* _To do_
Return only the count of lines in the listing below where the word "once" appears.

::::::

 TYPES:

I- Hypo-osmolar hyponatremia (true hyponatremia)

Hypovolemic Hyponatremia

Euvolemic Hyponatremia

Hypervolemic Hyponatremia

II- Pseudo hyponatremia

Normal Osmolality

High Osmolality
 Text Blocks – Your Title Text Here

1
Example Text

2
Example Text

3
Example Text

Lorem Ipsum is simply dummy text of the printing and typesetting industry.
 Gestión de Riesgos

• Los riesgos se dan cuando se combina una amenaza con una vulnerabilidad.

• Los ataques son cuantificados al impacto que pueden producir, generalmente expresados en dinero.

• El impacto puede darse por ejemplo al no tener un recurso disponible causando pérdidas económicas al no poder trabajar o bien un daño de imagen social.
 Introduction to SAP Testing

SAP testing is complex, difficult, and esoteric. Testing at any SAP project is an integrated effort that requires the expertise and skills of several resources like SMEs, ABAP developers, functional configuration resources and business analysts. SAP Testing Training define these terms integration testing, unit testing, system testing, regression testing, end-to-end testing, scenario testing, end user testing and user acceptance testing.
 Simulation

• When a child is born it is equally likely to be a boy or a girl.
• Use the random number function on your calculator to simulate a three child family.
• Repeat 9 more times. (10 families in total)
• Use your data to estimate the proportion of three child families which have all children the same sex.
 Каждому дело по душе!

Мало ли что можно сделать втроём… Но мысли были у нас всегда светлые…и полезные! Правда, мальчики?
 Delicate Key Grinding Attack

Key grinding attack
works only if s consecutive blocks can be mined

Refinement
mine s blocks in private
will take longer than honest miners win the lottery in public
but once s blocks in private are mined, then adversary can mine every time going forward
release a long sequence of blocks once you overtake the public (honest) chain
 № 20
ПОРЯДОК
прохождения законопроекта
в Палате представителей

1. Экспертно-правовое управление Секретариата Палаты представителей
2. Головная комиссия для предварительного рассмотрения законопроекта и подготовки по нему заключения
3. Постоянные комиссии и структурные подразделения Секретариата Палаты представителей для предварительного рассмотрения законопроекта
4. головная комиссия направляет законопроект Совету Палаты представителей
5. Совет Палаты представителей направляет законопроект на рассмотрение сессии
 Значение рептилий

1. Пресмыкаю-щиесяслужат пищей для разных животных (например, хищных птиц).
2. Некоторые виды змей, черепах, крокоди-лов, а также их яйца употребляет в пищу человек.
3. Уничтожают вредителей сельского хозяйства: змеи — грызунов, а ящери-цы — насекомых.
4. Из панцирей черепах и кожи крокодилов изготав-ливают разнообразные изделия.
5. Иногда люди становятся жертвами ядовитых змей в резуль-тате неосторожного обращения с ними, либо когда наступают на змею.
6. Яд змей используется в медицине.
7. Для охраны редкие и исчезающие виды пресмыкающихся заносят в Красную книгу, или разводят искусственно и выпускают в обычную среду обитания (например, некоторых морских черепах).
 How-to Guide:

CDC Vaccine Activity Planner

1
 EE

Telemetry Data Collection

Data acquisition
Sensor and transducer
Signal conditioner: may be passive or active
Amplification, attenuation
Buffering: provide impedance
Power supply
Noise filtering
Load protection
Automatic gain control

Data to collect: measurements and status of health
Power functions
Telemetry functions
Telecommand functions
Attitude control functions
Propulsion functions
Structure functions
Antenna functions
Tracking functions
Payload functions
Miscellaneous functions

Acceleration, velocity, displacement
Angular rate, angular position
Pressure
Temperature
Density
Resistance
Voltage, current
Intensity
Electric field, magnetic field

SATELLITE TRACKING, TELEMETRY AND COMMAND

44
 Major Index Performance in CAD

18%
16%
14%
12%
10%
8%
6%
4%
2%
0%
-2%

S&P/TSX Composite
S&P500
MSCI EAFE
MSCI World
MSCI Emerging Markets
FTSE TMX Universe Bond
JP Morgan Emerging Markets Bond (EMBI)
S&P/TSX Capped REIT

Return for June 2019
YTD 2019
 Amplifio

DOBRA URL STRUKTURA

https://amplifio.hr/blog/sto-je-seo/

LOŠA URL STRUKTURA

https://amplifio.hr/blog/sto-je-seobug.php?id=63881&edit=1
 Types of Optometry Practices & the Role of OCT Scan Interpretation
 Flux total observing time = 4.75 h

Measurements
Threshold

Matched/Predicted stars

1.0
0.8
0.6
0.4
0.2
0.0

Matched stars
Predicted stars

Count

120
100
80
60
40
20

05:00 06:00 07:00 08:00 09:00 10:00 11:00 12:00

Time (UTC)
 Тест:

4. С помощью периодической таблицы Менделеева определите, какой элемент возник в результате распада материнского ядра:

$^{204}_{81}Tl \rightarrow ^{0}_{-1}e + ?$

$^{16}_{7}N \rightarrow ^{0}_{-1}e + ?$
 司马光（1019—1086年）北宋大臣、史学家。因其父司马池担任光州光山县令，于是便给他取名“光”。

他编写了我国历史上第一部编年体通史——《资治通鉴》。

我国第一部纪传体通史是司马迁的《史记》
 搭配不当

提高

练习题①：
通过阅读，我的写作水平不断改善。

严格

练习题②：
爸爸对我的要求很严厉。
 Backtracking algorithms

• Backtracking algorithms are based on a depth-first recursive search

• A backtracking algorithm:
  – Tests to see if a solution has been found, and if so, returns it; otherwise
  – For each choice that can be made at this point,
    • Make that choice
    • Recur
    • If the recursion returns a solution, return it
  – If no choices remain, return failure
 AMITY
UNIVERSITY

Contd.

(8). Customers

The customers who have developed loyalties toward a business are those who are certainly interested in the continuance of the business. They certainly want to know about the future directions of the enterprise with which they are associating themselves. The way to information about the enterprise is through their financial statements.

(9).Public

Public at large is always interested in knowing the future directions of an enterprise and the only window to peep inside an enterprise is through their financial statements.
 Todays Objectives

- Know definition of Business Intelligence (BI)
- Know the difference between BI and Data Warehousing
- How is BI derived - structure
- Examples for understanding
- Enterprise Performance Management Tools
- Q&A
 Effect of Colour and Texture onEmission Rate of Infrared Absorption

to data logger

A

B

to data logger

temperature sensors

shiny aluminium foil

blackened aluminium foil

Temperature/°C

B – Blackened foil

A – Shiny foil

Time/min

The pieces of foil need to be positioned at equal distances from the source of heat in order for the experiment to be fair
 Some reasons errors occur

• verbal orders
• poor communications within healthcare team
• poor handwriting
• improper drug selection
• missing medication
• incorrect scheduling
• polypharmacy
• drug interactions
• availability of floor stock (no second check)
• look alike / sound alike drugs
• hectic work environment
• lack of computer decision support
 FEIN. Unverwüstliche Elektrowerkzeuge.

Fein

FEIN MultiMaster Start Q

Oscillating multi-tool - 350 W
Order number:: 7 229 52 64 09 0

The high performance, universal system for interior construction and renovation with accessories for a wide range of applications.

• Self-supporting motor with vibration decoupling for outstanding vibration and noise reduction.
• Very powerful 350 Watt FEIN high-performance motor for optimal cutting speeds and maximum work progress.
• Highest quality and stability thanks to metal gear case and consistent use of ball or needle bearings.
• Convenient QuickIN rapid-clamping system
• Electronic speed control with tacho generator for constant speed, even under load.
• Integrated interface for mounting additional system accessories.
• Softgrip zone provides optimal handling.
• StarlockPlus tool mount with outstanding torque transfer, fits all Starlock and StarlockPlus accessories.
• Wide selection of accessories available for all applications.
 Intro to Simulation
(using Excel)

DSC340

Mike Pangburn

::::::

* _Task result_
2